Answer these questions using the film review below:
(a) How old is Mercedes, Gris's grand-daughter?
(b) Which actor plays the crippled master?
(c) Which film does the review call a vastly superior example of the genre?

TEXT PROVIDED:
▽

In keeping with other examples of Del Toro’s work – El Espinazo del Diablo (The Devil’s Backbone) and El Laberinto del Fauno (Pan’s Labyrinth) – many of the key moments are witnessed by, or feature, children, in this case Gris's eight-year-old grand-daughter Mercedes. Del Toro seems to relish using children to present his themes in an unusual, sometimes visceral light, and more often than not this works. Cronos is a rare failure. The ever-presence of Mercedes serves only to heighten the discomfort of the viewer (you’re not entirely sure why she’s there or, as a result, where the film is heading). At one point, when Jesús, by this time quite obviously in the vampiric grip of the eponymous device, starts to smoulder in the morning sunlight, the child helps him to hide in her toy box, settling the human leech down with one of her favourite teddy bears. OK, so there’s little doubt Cronos is intended to be funny, albeit black-as-night humour. Despite my desire to love all things Del Toro I simply could not embrace this awkward juxtaposition of japery and darkness. If you want definitive evidence of blood and laughter failing to mix, throw some of your life away on Dracula: Dead and Loving It.

Ron Pearlman imposes his trademark bully-boy style as the thuggish underling instructed by his crippled master (played to the edge of extreme hammery by Claudio Brook) to track down and ‘obtain’ the artefact. Again, not Pearlman’s finest work but strangely in keeping with the off key tone of the film.

Despite one or two excellent set pieces and some imaginative cinematography I was left feeling I’d seen a poor man’s take on The Hunger, a vastly superior example of the genre made some ten years earlier. David Bowie (playing opposite a mesmeric Catherine Deneuve and a sultry Susan Sarandon) ages sixty years in ten minutes, giving perhaps the finest performance by a rock star in a movie since, er, David Bowie in The Man Who Fell to Earth. It seems churlish to suggest that Tony Scott (Top Gun, Days of Thunder) could produce a better film than the feted Spanish maestro, but that is, in this instance, the unpalatable truth.

△

THE DATA:
▽

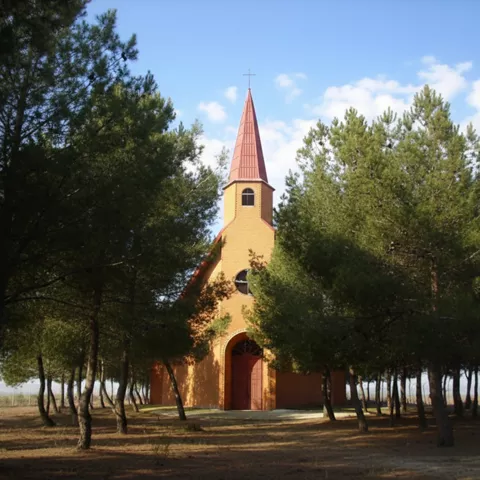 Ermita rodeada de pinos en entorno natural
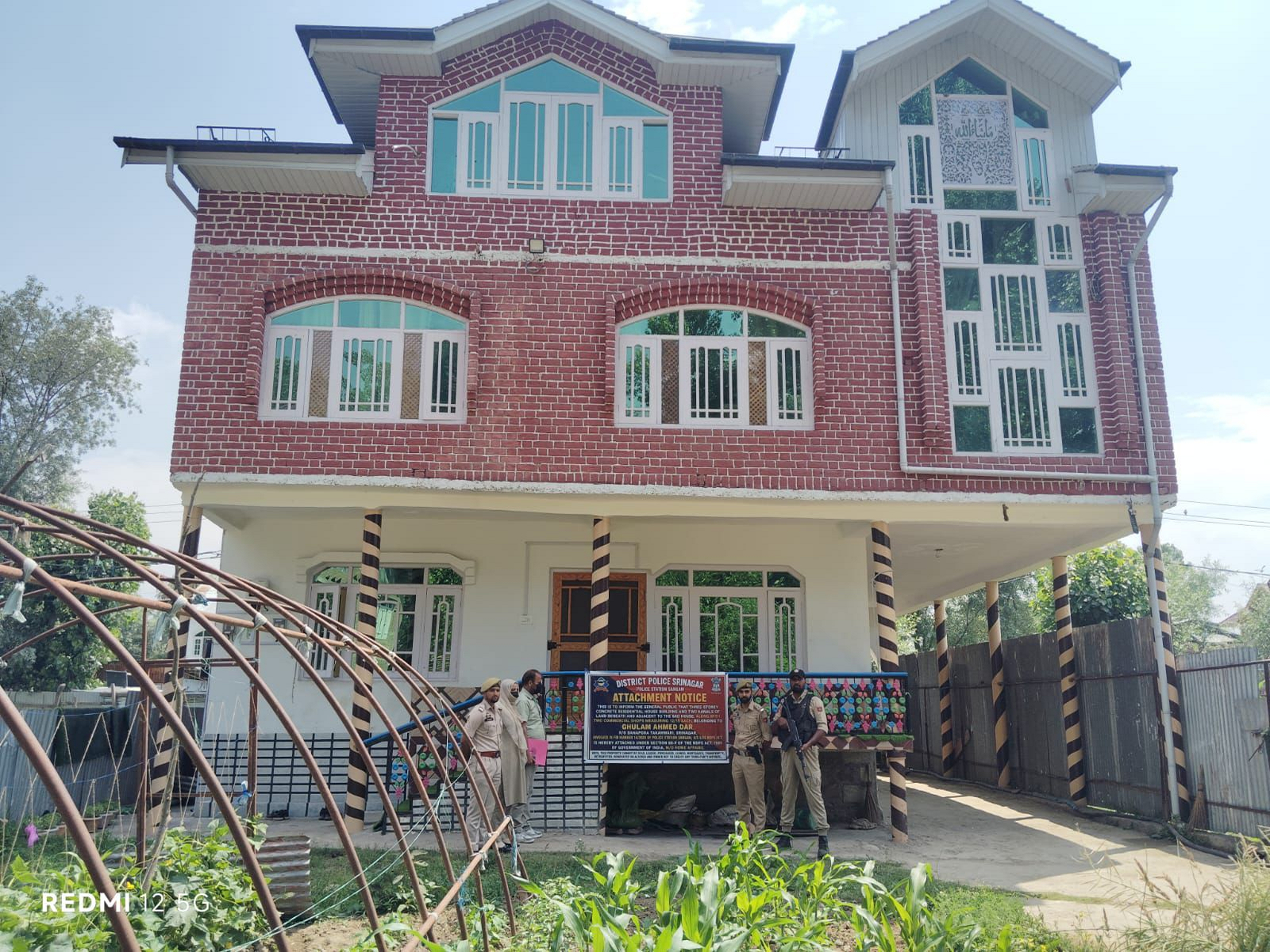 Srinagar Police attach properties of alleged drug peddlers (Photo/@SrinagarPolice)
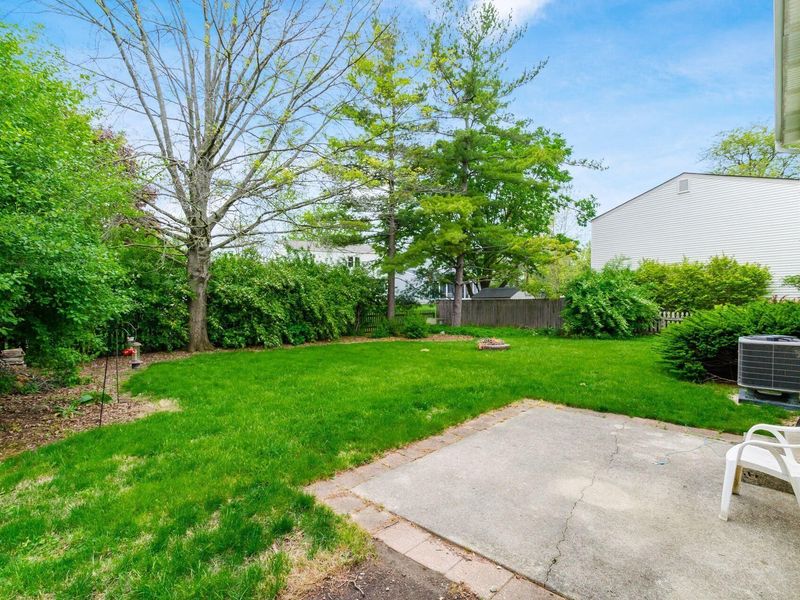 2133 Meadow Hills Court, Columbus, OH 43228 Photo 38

△

ANSWER AREA:
(a) Eight years old.
(b) Claudio Brook.
(c) The Hunger.